I'm implementing a web app, which uses sessions. I'm using GWT and app engine as my client/server, but I don't think they're doing anything really different than I would do with PHP and apache etc.

When a user logs into my web app, I am using HttpSession to start a session for them. I get the session id like this:

// From my login servlet:
getThreadLocalRequest().getSession(false).getId();

I return the sessionId back to the client, and they store it in a cookie. The tutorial I'm using sets this cookie to 'expire' in two weeks:

Cookie.write("sid", theSessionId, 1000 * 60 * 60 * 24 * 14); // two weeks

Here's where I'm confused: if the cookie expires in two weeks, then my user will go along using the webapp happily, only to one day browse to my site and be shown a login screen. What are my options? Can I just set no expiration time for this cookie? That way the user would have to explicitly log out, otherwise they could just use the app forever without having to log back in?

Or is there a better way to do this? I can't remember sites like Twitter having ever asked me to log back in again. I seem to be permanently logged in. Do they just set no expiration?
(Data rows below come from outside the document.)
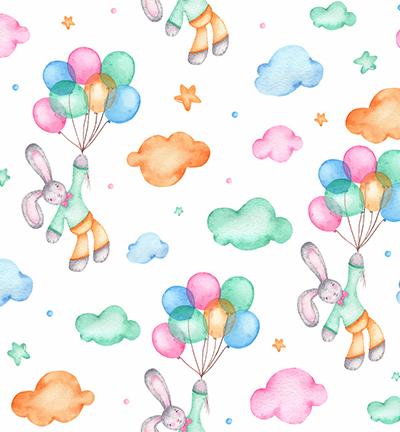 Vegan leer, white, bunnies and balloons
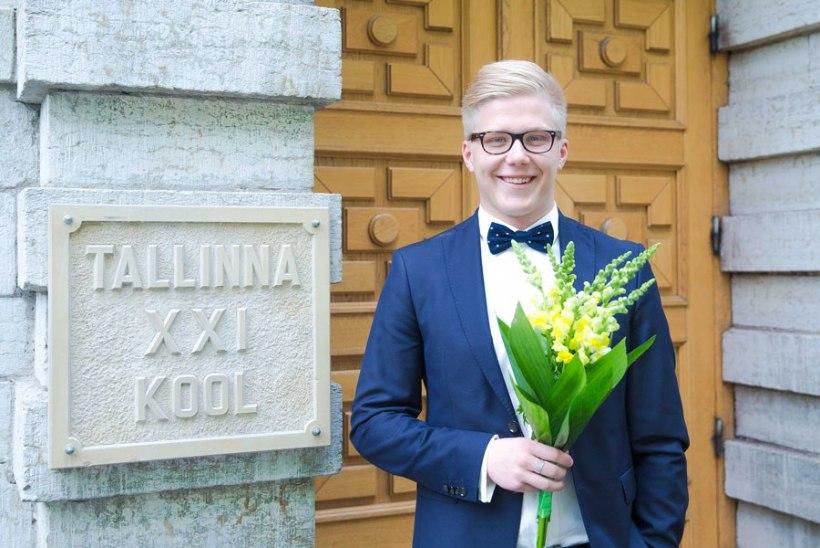 Gümnaasiumi lõpetanud Mikk Mäe tahab minna IT Kolledžisse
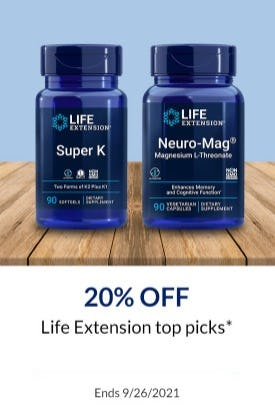 20% Off Life Extension Top Picks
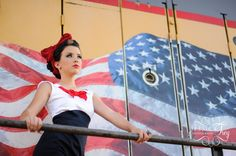 Miranda 10 1024x681 Americana + Rockabilly HS Senior Photos
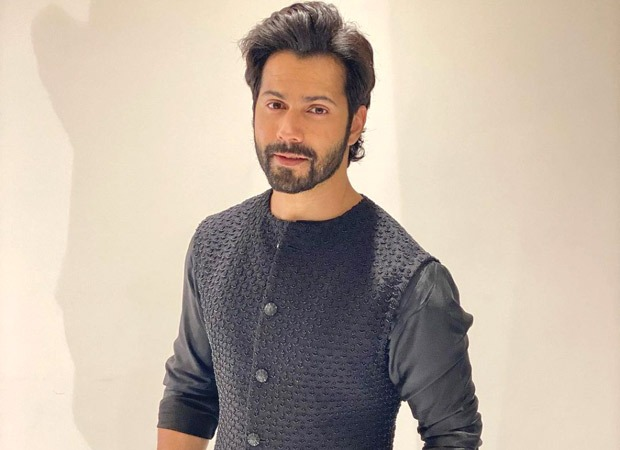 Varun Dhawan to play a handicapped cop in Sanki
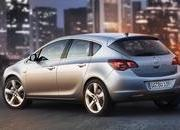 2010 Opel Astra - image 299450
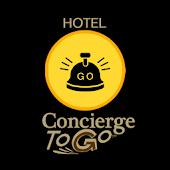 Concierge ToGo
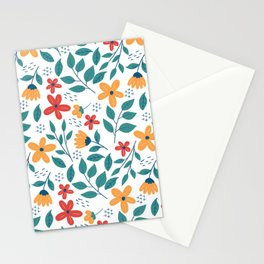 Beautiful Flowers Stationery Cards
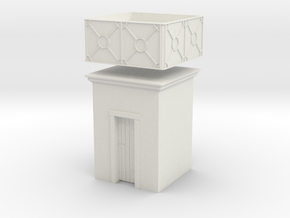 Small english style H0 water tank in White Natural Versatile Plastic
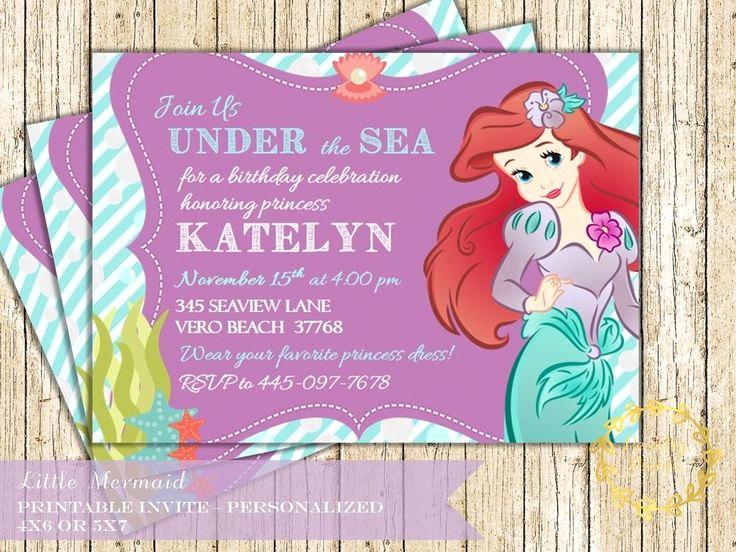 Little Mermaid Invitation Ideas Luxury 1000 Ideas About Little Mermaid Invitations On Pinterest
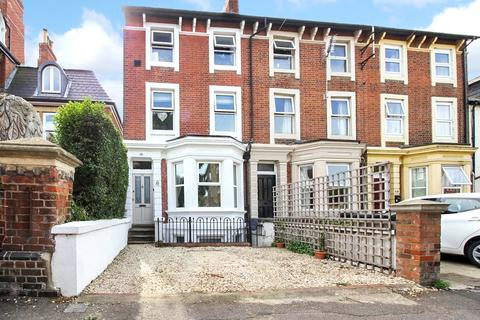5 bedroom townhouse for sale - Hamilton Road, Reading, RG1
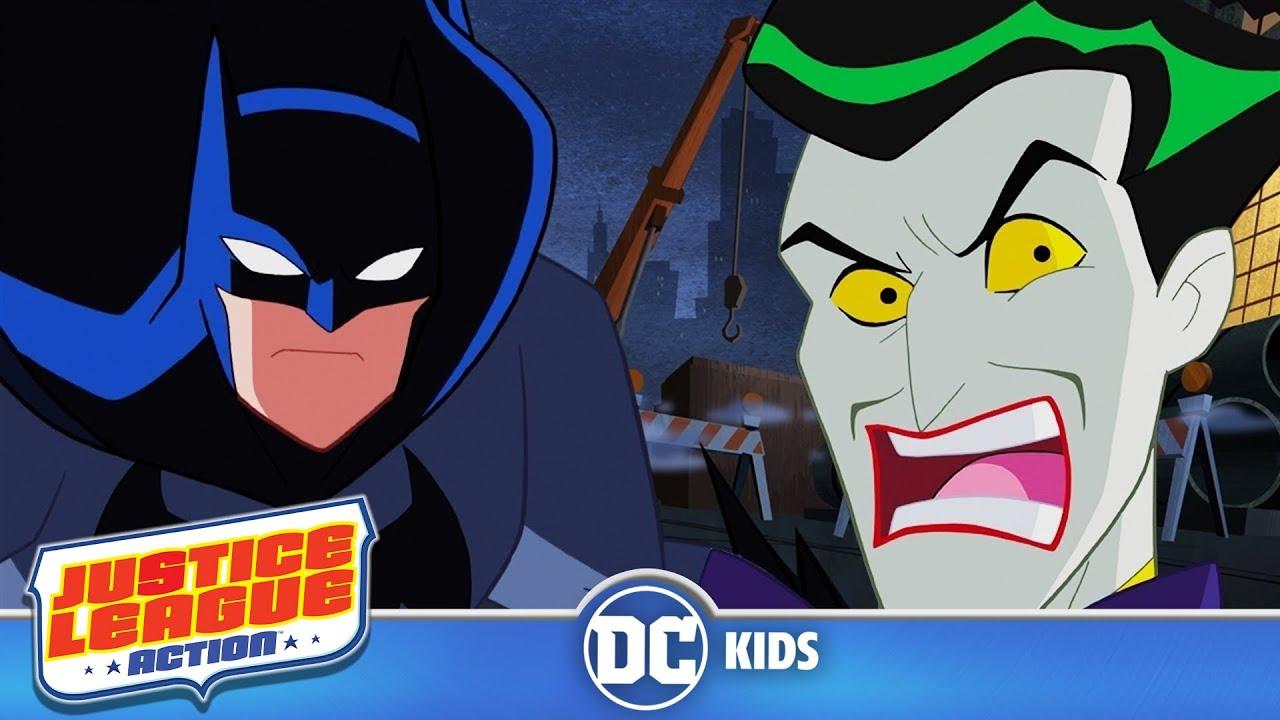 Justice league action in italiano batman contro joker dc kids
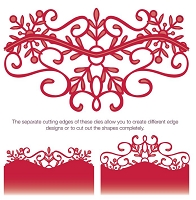 Sue Wilson Designs - Die - Festive Collection - Snowflake Gemini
The webapp isn't protecting any sort of highly sensitive data, so I don't mind leaving a cookie that doesn't expire, but it seems like there must be a better way?

This is the tutorial I'm referencing:

http://code.google.com/p/google-web-toolkit-incubator/wiki/LoginSecurityFAQ

Thanks

+1  A: 

The HttpSession is behind the scenes already backed by a cookie. Check the browser cookie list for the one with the name jsessionid. Further, when obtaining an instance, you should call getSession() without the false, else you may risk a NullPointerException when it isn't created yet and thus will return null.

When you do a login, you usually put the logged in User in the session.

User user = userDAO.find(username, password);
if (user != null) {
    session.setAttribute("user", user);
} else {
    // Handle error "Unknown username/password combo."
}

You can let your webapplication intercept on the logged in User by just checking its presence in the session. For example in a Filter which you'd like to use to block secured pages.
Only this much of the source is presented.